Staying up to speed with consumer preferences for ingredients and flavors can be hard enough, but what the most important issues that food companies need to keep in mind when making packaging decisions today?
Food Dive attended Pack Expo 2013 last week, and we spoke with HAVI Global Solutions Consulting Solutions Director Jill Ahern about the food trends that are redefining packaging.
From the increase in digital media to the globalization of food, the way consumers eat is changing and—as a result—food packaging is adapting to their new needs.
Take a look at what she had to say:
1. INFORMATION IS SPREADING
The advent of the Internet, smartphones and social media has broken down barriers in mass communication. "One of the main drivers, and one of the things that's really changing food and food packaging," Ahern said, "is the increase in digital media and the amount of information that consumers have."
For example, consumers today shop with their smartphones in hand, meaning they can search for new products and analyze ingredient lists. "When you think about consumers' experience with food, it's changing dramatically," Ahern noted. "Thus, packaging has to change along with it."
2. FOOD IS BECOMING GLOBALIZED
One of the more recent trends to penetrate the market is that "consumers suddenly have ethnic flavor interests," Ahern noted. "Millenials especially are very, very comfortable with global flavors."
As a result of the increase in products with ethnic flavors, the packaging has to change as well. For example, the product may need to be moved a further distance than in the past. "You have to be able to protect your product that is being made elsewhere and is now being sold globally," Ahern said.
The design of the packaging, too, plays a major role in appealing to consumers' palates. "The packaging has to convey the sense that you're eating something that's truly authentic," Ahern said.

* **Instructions for the task**:
Write the next part of the article on food trends reshaping packaging, picking up after its last sentence. Nothing in the material that follows has any bearing on this exercise.

* **Given data**:

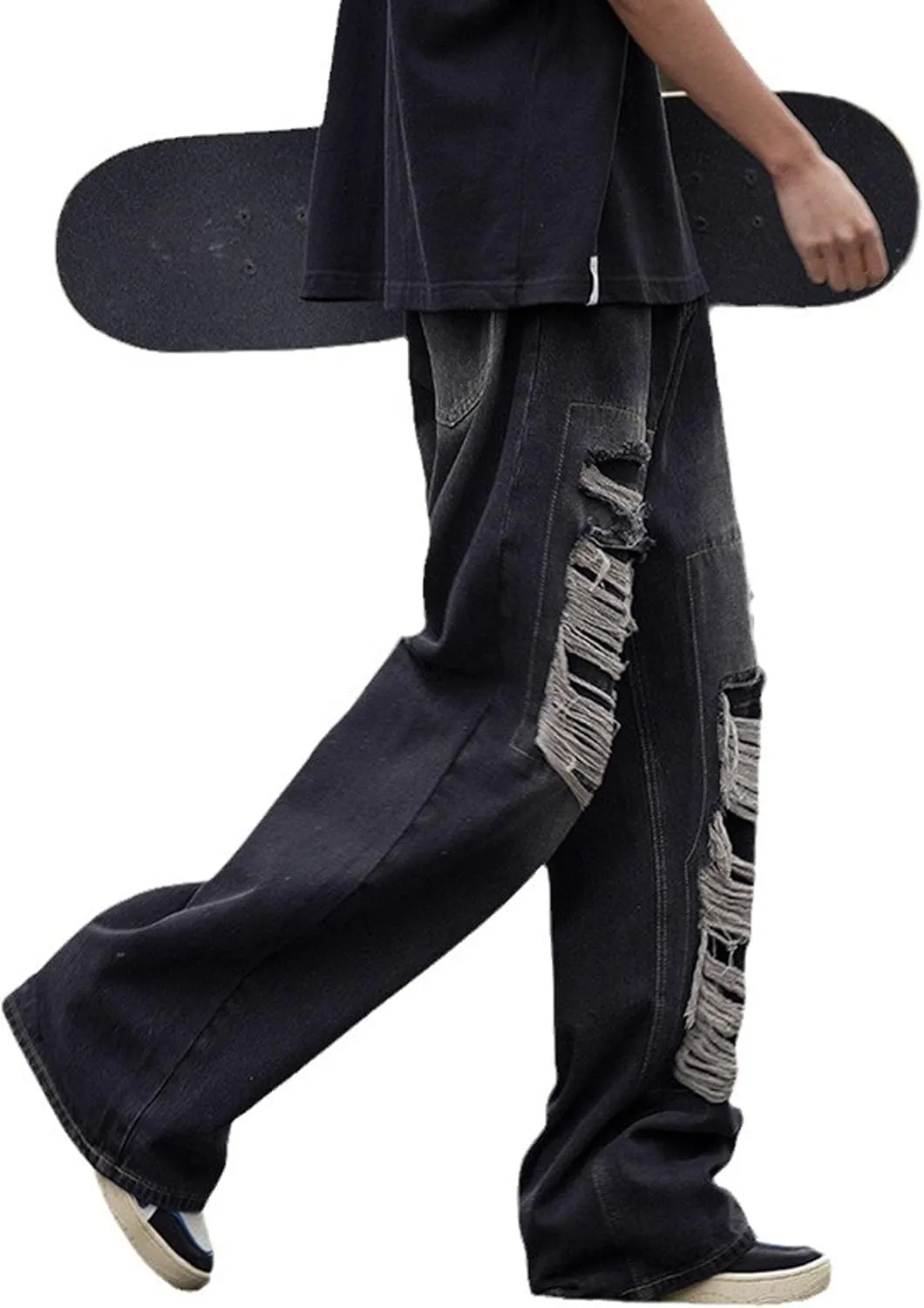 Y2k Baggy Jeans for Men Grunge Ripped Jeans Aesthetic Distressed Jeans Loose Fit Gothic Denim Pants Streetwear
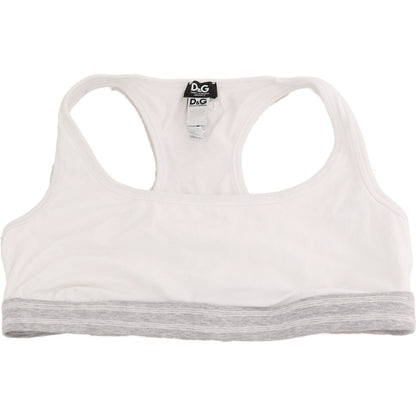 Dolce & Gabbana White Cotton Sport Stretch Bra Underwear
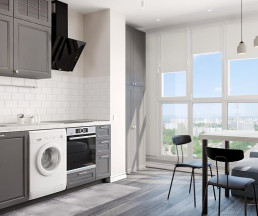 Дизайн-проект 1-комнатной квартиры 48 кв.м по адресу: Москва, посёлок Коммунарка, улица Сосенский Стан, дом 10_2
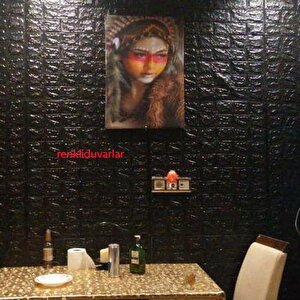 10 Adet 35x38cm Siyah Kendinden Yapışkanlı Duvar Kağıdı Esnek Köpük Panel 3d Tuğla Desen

* **Response area**:
3. CONSUMERS DON'T NEED TO COMPROMISE
Consumers' expectations are rising, and today's marketplace gives them the opportunity to buy whatever they want.
"We're seeing this consumer drive to get what I want that's exactly just for me," Ahern told Food Dive. And packaging helps visually differentiate products so that consumers can literally see this product is or isn't for them.
As a result of consumers' high expectations and a marketplace willing to meet them, "consumers don't want to make a trade-off anymore because they really don't have to," Ahern noted. Whereas previously someone might have said I want to eat organic or eat my food on-the-go, consumer today can have organic products on-the-go.
"Now I can buy something, put it in my purse, take it with me and I can still eat organic or gluten-free because the product is designed to fit my lifestyle," Ahern said. "Packaging enables experiences in that way."
4. LIFESTYLE DETERMINES PRODUCT CHOICE
"When a consumer interacts with a product, the first thing they're seeing is the package," Ahern said. "So how does that package say to the consumer that this fits their life?"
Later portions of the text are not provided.